Photo de classe et gueule de bois

Zineb Ibnouzahir

Zineb Ibnouzahir . Achraf Akkar

ChroniqueLa photo de famille du gouvernement El Othmani II en dit long et donne lieu à de nombreuses interprétations. De notre côté, étudier cette photo de près relevait presque du jeu des 7 erreurs tant les femmes (et non les erreurs) y sont bien dissimulées.

Le 13/10/2019 à 11h30

La photographie officielle d’un gouvernement est toujours l’occasion de décrypter une certaine vision de la politique du moment.

Dans la position qu’occupe chacun, dans sa posture, dans son attitude, on cherche des éléments de réponse annonciateurs d’un changement, d’une amélioration ou révélateurs au contraire d’une régression.

Le Maroc, comme tous les pays au monde, n’échappe pas à la règle. La photo de famille du gouvernement El Othmani II en dit long et donne lieu à de nombreuses interprétations car in fine, chacun voit midi à sa porte.

De notre côté, étudier cette photo de près relevait presque du jeu des 7 erreurs tant les femmes (et non les erreurs) y sont bien dissimulées.

En première ligne, disposés autour du Roi Mohammed VI, les douze hommes forts du gouvernement, à en croire toutefois la position qu’ils occupent sur la photo.

Comme ils sont nombreux, bien que le gouvernement ait été sérieusement dégraissé, ils jouent des coudes pour tenir les uns contre les autres.

Derrière eux, une deuxième ligne, plus en hauteur, qui laisse apparaître le reste des ministres. C’est ici qu’apparaissent 3 des 4 femmes de ce gouvernement. Le verbe «apparaître» est de circonstance car elles auraient aussi bien pu «disparaître», être retirées de cette photo, sans que pour autant l’ensemble en soit déséquilibré.

Car si leurs collègues masculins de 2ème ligne sont placés en hauteur, de telle sorte qu’on distingue bien leur joli costume, des femmes, elles, on ne distingue que des têtes, penchées, pour mieux tenter de se glisser entre les épaules du camarade de devant, et de fait, apparaître sur la photo de classe.

Pire encore, sur la photo, une 3ème ligne se profile et sur cette ligne, il n’y a qu’une personne, une femme, dont on distingue une partie seulement du visage.

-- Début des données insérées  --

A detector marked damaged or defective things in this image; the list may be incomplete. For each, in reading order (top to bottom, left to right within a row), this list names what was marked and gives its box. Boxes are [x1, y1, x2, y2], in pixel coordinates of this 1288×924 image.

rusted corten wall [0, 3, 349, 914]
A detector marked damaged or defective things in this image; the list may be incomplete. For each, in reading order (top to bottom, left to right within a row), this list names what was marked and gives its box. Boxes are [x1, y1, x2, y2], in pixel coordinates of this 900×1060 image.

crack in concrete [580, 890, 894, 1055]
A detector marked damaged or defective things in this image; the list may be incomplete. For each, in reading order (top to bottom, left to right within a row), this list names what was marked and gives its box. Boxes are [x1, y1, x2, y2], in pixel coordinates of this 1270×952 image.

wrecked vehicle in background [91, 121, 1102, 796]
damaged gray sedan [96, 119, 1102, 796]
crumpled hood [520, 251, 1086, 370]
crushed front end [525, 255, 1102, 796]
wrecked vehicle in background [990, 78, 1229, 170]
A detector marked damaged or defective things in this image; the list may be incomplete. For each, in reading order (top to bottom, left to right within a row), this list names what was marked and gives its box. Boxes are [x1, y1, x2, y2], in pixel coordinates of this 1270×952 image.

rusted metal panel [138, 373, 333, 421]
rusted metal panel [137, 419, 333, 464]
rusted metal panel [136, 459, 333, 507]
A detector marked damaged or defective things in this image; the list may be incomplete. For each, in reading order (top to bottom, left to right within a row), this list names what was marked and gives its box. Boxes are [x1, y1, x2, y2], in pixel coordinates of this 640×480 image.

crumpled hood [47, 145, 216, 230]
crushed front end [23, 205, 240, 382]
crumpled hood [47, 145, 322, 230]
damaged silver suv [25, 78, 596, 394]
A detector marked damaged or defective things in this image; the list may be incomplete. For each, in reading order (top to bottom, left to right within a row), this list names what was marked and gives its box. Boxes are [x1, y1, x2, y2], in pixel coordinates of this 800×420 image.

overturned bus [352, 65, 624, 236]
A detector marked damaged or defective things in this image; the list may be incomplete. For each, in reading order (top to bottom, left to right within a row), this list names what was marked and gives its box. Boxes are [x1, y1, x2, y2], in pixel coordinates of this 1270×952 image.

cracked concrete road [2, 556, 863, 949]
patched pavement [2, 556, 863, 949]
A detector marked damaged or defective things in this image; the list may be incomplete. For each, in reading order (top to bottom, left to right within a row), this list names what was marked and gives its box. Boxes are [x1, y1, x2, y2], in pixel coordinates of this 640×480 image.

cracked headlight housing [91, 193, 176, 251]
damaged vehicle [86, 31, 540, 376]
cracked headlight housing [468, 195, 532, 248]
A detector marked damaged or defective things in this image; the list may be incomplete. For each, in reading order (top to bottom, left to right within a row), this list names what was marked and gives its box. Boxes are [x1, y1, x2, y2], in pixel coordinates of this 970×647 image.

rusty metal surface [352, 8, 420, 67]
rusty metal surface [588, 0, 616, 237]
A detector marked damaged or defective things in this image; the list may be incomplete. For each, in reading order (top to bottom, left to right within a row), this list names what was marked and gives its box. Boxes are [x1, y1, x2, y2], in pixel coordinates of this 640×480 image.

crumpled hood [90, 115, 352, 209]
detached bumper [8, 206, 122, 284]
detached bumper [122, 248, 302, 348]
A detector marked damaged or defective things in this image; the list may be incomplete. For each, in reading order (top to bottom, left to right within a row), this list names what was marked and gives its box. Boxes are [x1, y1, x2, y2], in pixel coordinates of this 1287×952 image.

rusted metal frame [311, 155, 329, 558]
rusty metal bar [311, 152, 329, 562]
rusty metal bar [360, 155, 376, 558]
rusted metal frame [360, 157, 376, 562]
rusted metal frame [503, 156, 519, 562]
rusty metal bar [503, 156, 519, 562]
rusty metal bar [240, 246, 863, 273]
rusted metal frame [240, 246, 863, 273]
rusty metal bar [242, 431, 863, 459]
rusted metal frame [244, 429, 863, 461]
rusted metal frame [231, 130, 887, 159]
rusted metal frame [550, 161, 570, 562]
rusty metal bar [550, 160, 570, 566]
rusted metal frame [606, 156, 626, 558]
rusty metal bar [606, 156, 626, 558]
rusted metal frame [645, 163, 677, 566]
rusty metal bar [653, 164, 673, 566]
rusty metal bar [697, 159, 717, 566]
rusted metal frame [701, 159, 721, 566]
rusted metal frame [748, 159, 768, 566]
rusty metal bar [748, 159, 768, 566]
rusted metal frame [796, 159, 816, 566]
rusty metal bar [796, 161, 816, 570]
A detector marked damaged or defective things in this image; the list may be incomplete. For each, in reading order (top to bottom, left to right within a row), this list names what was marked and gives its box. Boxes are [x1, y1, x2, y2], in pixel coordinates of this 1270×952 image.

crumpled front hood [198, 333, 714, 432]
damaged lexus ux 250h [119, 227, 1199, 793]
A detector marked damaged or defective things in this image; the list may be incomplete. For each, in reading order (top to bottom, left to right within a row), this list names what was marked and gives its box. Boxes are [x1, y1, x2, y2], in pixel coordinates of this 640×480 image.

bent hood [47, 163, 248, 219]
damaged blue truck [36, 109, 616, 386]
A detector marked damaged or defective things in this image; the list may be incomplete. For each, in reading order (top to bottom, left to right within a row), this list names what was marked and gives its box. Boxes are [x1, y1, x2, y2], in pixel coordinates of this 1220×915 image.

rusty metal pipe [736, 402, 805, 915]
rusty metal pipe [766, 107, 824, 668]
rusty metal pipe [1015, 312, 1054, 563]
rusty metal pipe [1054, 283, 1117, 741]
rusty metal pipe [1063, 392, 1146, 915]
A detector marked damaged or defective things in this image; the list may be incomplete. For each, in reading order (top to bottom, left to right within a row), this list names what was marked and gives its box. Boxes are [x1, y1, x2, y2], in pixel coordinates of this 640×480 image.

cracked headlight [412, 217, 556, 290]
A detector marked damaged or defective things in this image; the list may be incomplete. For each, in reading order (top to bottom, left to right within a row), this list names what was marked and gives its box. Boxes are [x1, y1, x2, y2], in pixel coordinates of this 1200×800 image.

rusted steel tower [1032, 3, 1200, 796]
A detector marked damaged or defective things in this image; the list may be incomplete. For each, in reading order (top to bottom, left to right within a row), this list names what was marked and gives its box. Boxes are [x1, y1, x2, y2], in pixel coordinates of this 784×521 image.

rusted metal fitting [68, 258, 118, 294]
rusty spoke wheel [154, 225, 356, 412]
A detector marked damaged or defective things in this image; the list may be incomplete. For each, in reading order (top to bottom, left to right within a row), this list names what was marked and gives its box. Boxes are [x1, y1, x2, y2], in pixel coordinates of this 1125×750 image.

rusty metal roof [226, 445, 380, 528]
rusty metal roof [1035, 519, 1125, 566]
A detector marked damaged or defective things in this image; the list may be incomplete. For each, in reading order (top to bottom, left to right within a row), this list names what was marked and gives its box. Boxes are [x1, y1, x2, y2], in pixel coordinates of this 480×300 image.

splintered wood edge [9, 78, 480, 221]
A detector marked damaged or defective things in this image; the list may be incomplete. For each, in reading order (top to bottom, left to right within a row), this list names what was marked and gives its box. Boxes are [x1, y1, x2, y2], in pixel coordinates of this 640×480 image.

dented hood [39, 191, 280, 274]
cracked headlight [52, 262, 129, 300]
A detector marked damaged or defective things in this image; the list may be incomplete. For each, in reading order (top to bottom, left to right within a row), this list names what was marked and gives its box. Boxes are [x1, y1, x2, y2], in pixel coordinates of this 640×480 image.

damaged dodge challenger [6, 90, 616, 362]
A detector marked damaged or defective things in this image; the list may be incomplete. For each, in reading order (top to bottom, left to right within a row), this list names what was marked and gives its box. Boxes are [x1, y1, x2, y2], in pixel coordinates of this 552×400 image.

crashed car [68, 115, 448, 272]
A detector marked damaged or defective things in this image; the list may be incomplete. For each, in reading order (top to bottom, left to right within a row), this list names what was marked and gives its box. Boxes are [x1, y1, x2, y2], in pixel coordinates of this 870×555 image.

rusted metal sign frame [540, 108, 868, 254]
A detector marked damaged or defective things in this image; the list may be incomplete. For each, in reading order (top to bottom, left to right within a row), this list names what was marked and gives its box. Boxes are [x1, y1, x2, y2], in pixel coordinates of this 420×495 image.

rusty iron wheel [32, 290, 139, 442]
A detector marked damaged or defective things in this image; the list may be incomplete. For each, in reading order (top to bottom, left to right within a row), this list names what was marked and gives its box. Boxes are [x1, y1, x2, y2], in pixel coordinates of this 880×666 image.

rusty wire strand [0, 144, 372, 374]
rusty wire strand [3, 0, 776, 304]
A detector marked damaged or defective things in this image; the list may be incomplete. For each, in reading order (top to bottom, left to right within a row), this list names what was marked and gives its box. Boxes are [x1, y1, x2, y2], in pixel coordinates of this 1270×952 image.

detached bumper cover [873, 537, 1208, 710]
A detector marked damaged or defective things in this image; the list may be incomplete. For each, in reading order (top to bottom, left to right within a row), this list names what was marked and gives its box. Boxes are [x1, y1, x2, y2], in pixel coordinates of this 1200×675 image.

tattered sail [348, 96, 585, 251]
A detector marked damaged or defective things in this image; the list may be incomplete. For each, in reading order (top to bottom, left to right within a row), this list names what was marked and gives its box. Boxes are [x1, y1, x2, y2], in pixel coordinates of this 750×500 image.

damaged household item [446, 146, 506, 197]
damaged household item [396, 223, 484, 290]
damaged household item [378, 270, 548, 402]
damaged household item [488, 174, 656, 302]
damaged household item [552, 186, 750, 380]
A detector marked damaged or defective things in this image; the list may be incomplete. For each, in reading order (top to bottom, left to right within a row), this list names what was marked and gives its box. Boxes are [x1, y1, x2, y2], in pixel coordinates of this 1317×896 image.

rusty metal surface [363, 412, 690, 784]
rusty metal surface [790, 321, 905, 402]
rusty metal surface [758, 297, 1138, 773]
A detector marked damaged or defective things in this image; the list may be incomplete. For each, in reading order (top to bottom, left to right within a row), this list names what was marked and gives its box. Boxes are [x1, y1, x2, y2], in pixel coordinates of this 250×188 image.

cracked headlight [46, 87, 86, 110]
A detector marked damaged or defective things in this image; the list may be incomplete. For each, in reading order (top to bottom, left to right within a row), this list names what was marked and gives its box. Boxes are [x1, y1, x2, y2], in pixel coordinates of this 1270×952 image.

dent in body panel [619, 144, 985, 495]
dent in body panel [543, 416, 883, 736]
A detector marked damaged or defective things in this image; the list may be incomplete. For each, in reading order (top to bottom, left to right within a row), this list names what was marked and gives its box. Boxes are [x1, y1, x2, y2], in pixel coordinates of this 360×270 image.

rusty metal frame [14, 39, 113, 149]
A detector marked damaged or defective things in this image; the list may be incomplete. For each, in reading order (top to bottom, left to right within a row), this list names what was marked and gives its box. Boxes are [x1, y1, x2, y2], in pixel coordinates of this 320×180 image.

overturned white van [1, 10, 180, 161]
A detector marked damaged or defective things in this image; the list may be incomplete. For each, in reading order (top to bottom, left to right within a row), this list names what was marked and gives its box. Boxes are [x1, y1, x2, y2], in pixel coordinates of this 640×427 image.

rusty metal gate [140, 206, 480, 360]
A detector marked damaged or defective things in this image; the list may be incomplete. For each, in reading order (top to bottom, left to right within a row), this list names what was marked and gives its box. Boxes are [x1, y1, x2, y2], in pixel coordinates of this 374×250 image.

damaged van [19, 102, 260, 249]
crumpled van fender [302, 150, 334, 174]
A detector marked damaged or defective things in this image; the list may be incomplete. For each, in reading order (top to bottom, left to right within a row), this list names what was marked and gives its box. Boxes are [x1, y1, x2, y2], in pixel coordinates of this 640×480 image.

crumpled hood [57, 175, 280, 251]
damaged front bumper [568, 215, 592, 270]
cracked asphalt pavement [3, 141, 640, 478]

Puis, après les avoir repérées, on compte, on recompte histoire d’être sûre de ne pas en avoir oubliée une, planquée derrière une épaule… et puis on relativise. What else?

Sur 24 ministres, 4 femmes. C’est bien… Enfin, c’est mieux. Enfin, en tout cas, c’est mieux que rien, ça s’est sûr. Allez positivons, on avance, on avance. On y croit. On y est presque… se motive-t-on, en se disant qu’en plus, Bassima Hakkaoui n’est plus de la partie.

Mais au fait, qui la remplace cette ministre que nous autres féministes ne regretterons pas? Une autre femme, bien sûr, car la solidarité, la famille et le développement social restent des histoires de bonnes femmes.

Une autre femme qui affiche les mêmes couleurs politiques, et donc idéologiques, que celle qui la précédait… On sent déjà voir s’envoler nos rêves d’émancipation de la femme, de libertés individuelles, particulièrement celle à disposer de notre corps, et déjà, on se demande à quoi bon avoir signé ce fichu manifeste des 490 hors la loi…

Une autre femme, qu’on dit impliquée dans la cause féministe et dont l’arrivée est marquée par un changement d’intitulé du ministère dont elle a la charge.

Abracadabra! Le Ministère de la Solidarité, de la Femme, de la Famille et du Développement social est devenu… Le ministère de la Solidarité, du Développement social, de l'Egalité et de la Famille.

Un sacré tour de magie qui fait disparaître tout bonnement la femme au profit de l’égalité.

Doit-on comprendre que l’égalité est la principale revendication des femmes, qu’elle est le remède suprême à nos maux?

Doit-on comprendre, à travers ce mot qui fait son apparition une volonté de nous gratifier des mêmes droits que ces messieurs, tant dans le texte de loi que dans la pratique au quotidien?

L’égalité dans l’héritage aussi? Vraiment?